Greg Wilson

It’s the best part of a decade since the last Credit To The Edit album was released back in 2009, so it was unexpected when Tirk contacted me to ask if I was up for compiling a third volume. Though the name has been retained for curated DJ line-ups both in clubs and at festivals, the possibility of another album, given the ever-increasing distance from the last, just hadn’t occurred to me. However, when I thought of all the tracks I’d re-edited, reworked or remixed in the meantime, I realised I had a surplus of top-notch material to draw from for volume 3.
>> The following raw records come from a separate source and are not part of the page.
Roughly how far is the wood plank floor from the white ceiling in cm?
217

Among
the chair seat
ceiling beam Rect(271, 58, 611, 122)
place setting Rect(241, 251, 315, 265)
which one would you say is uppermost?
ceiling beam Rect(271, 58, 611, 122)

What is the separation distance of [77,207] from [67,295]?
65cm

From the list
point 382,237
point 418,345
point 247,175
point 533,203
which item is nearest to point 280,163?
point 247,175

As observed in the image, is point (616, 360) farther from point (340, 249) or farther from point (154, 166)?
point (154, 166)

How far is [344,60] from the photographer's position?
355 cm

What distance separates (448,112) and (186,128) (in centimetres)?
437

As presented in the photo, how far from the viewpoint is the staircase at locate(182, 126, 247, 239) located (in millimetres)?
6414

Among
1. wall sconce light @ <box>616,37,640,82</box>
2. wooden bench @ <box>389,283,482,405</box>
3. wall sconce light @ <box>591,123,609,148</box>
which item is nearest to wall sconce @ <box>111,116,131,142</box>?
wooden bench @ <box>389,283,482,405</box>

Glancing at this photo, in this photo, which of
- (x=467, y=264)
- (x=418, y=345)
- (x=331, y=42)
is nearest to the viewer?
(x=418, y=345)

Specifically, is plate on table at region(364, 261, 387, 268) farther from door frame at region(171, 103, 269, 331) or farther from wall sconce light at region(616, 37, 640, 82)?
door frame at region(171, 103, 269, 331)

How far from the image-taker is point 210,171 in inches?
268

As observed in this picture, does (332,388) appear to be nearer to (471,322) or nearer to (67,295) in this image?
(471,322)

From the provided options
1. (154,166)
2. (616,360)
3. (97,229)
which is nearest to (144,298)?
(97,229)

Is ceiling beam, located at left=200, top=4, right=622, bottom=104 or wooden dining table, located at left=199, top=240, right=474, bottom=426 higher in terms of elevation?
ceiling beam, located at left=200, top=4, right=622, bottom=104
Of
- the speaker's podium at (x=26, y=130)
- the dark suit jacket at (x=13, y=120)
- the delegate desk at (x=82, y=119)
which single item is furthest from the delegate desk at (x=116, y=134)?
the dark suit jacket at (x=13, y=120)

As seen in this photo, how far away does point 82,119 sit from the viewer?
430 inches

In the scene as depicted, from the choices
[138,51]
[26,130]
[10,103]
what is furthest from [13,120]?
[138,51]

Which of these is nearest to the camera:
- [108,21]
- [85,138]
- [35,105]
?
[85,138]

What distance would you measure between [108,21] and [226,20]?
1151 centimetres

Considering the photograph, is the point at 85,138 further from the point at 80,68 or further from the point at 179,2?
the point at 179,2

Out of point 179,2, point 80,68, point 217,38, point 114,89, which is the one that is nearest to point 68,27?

The previous volumes’ extensive sleevenotes go into depth with regards to my thoughts on re-editing, and the scene that has grown around it, so, to save going over the same ground, you can access online via the Credit To The Edit section on my hub page: www.gregwilson.co.uk

In the 9 years since volume 2, the re-edits movement, rather than dying down has continued to grow ever-stronger, very much becoming a staple of contemporary dance culture and certainly the conduit for the continuing Disco renaissance, making countless original ‘70s / early-‘80s recordings suitably mixable for DJs now, and thus bringing back into play a whole era of music for a new generation still captivated by this classic epoch for dancefloor expression.

I’d only just set up my SoundCloud account in 2009, which would subsequently become the main online platform for me to share mixes and edits, registering close on 6 million plays to date. In those early SoundCloud days the edits community was much valued and played a key role in the platform’s growth. It became the home for a new wave of edit exponents, including Late Nite Tuff Guy, Psychemagik, Leftside Wobble, The Reflex, Fingerman, Luxxury and Dr Packer, who often enhanced the tracks they were working on with additional elements, bolstering the bottom end in the process – the term rework increasingly more relevant than re-edit, especially when the original multi-track stems were available, enabling, in effect, full remixes. Elsewhere, Todd Terje, who’d originally come to attention via his re-edits, made a successful switch to producing his own material – his major breakthrough coming via 2012’s ‘Inspector Norse’, now acknowledged as a modern club classic.

To have played a part in this recent evolution fulfils my personal criteria as a DJ, which is to draw from the past whilst informing the present. I was always cautious of nostalgia traps, where DJs fall into playing the old music in the old way, whereas this was about bringing new context to what was always great music, introducing it to a younger crowd, with the re-edits movement providing the perfect connection from then to now – my role as a ‘bridge-builder’ crystalizing as a consequence.

This album mainly consists of straight up old-style edits, where I’ve worked with the stereo tracks, extending, re-arranging and sometimes overdubbing. There are also some reworks / remixes where I’ve had the stems at my disposal and been able to bring into play additional instrumentation, courtesy of remix partner Peza on a couple of the tracks (Peza, along with Derek Kaye and Henry Greenwood, is responsible for numerous quality edits / reworks, and it’s these 3 DJs who’ve joined me for the Credit To The Edit parties during recent years).

I’d like to thank the artists and licensees who enabled this third volume to shape up so wonderfully. Also, of course, all at Tirk, my agent Matt Johnson (Matty J) at The Pool, Josh Ray who has helped me edit the text, and Sav Remzi, who instigated the series on approaching me to compile my original Credit To The Edit album back in 2005. Finally, to the many DJs and dancers whose support has been so crucial in enabling me to remain relevant after all these years, my ongoing appreciation. Hope you enjoy the collection of tracks I’ve chosen for this latest compilation.